Unidad Ejecutora - UE
congresos y reuniones científicas
Título:
Hypotonic swelling promotes Nitric Oxide release in rat cardiac myocytes: impact on swelling-induced negative inotropic effect
Autor/es:
GONANO L, MORELL M, VILA PETROFF M
Lugar:
San Diego
Reunión:
Congreso; ISHR World Congress; 2013
Resumen:
Cardiomyocyte swelling occurs in multiple pathological situations and in particular, it has been shown to contribute to the deleterious effects of ischemia and reperfusion by promoting contractile dysfunction. We have previously shown that myocyte axial stretch promotes nitric oxide (NO) release. However, whether myocyte swelling promotes NO release and if so, whether it impacts on swelling-induced contractile dysfunction has not been previously assessed. We found that treating rat cardiac myocytes, loaded with the NO sensor DAF-FM, with a hypotonic solution, increased cell volume, reduced myocyte contraction amplitude and significantly increased DAF-FM fluorescence.
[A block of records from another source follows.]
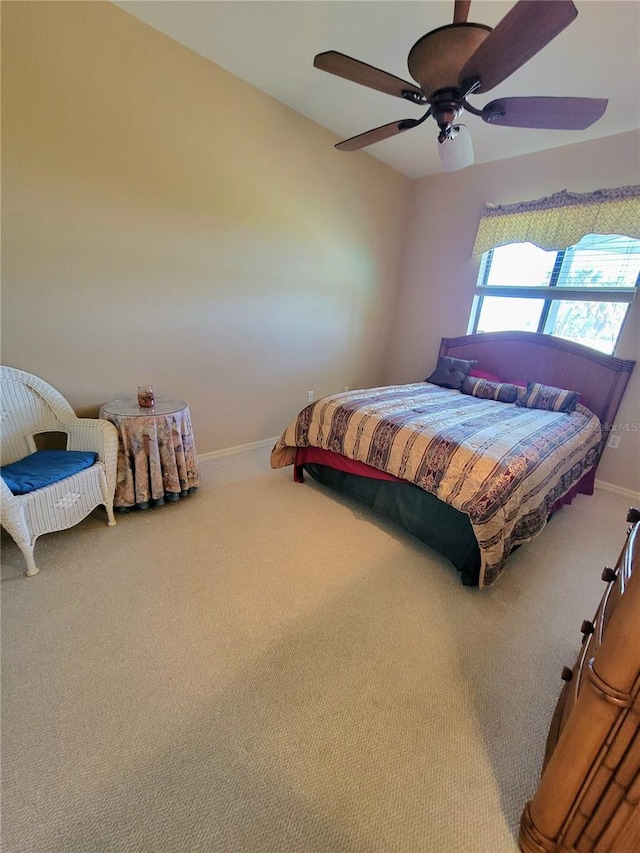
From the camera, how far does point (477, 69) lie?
1.25 metres

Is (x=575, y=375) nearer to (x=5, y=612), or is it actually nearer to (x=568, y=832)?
(x=568, y=832)

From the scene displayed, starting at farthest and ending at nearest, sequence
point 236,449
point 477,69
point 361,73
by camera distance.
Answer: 1. point 236,449
2. point 361,73
3. point 477,69

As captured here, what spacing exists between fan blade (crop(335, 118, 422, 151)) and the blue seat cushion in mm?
2230

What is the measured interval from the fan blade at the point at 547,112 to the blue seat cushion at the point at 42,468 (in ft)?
8.40

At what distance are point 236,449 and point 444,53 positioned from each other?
2770 millimetres

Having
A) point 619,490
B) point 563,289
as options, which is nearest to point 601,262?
point 563,289

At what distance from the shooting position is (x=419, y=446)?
2.00 metres

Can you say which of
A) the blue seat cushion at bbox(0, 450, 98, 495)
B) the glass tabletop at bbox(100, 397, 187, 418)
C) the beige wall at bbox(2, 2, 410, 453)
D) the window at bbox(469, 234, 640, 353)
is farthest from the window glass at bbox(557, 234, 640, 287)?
the blue seat cushion at bbox(0, 450, 98, 495)

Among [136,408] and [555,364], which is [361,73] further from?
[555,364]

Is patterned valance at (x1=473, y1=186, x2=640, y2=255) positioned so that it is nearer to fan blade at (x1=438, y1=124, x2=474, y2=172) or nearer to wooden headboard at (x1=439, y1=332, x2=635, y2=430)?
wooden headboard at (x1=439, y1=332, x2=635, y2=430)

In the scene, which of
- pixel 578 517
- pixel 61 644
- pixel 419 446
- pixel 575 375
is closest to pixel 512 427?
pixel 419 446

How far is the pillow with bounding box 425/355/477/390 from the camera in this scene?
3406 millimetres

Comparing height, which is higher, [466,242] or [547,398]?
[466,242]

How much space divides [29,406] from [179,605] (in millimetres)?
1408
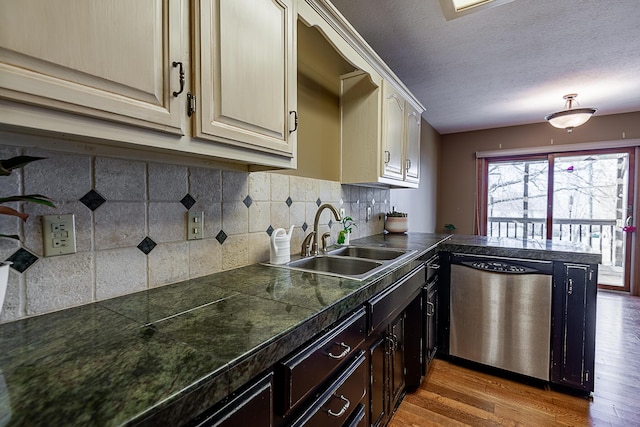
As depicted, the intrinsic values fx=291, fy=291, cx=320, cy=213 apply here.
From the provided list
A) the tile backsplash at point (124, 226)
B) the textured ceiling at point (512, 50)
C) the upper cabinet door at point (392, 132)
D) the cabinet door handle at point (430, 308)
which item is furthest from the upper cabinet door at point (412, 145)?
the tile backsplash at point (124, 226)

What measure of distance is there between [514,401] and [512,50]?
2539 millimetres

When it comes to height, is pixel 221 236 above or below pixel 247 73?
below

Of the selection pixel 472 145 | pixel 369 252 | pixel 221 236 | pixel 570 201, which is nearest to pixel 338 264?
pixel 369 252

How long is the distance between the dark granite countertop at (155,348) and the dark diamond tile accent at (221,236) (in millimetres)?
243

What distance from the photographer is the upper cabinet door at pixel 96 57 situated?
0.54m

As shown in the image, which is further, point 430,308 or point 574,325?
point 430,308

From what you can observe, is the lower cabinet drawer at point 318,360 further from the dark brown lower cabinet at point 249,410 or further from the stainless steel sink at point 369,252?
the stainless steel sink at point 369,252

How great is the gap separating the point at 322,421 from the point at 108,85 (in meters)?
1.04

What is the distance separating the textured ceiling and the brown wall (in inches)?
16.8

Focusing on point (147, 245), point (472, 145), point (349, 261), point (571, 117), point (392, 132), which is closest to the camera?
point (147, 245)

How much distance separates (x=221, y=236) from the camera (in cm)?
127

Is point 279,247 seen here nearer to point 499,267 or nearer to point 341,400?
point 341,400

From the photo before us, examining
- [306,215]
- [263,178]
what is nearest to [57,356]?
[263,178]

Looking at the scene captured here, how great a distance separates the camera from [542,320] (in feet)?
6.22
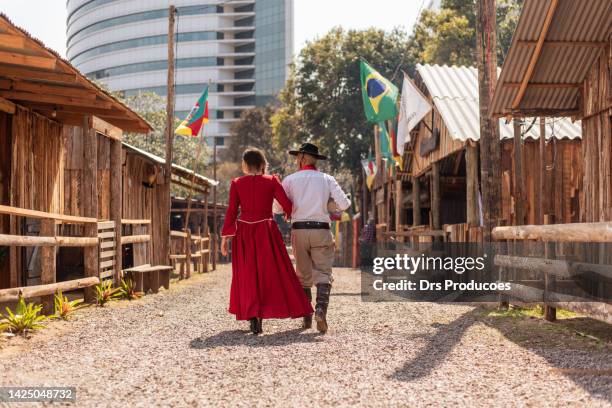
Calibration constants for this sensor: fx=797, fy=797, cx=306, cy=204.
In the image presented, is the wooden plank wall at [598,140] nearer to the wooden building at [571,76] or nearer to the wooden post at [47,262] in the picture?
the wooden building at [571,76]

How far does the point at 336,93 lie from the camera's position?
40.2 meters

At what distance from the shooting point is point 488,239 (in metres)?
11.1

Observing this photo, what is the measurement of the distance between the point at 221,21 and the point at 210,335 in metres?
105

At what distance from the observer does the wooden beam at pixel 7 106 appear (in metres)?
11.2

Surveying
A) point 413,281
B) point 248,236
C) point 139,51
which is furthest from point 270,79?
point 248,236

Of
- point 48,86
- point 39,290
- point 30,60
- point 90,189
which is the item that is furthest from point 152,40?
point 39,290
When cells were exposed to the hypotonic solution supplemented with 2.5 mM of the NO synthase inhibitor L-Name, cell swelling occurred in the absence of NO release. Swelling-induced NO release was also inhibited by the PI3K inhibitor Wortmannin. Interestingly, swelling-induced negative inotropic effect was exacerbated in the presence of L-Name or Wortmannin. These results suggest that swelling activates NOS3 (NOS3 being a known target of the PI3K/AKT axis in contrast to NOS1) which promotes NO release. In adition, using colchicine (an inhibitor of microtubule polymerization) we evaluated the participation of the cytoskeleton as a mechanotransducer of Swelling-dependent NO release. The increase in DAF-FM fluorescence was prevented when hypotonic stress applied to cardiomyocytes pre-incubated whith Colchicine. This result suggests that cytoskeleton integrity is nessesary for swelling-induced NO release. Taken together, these findings suggest a novel mechanism for NO release in cardiac myocytes with putative pathophysiological relevance in the context of ischemia and reperfusion, where it may serve a cardioprotective role by reducing the extent of swelling-induced contractile dysfunction.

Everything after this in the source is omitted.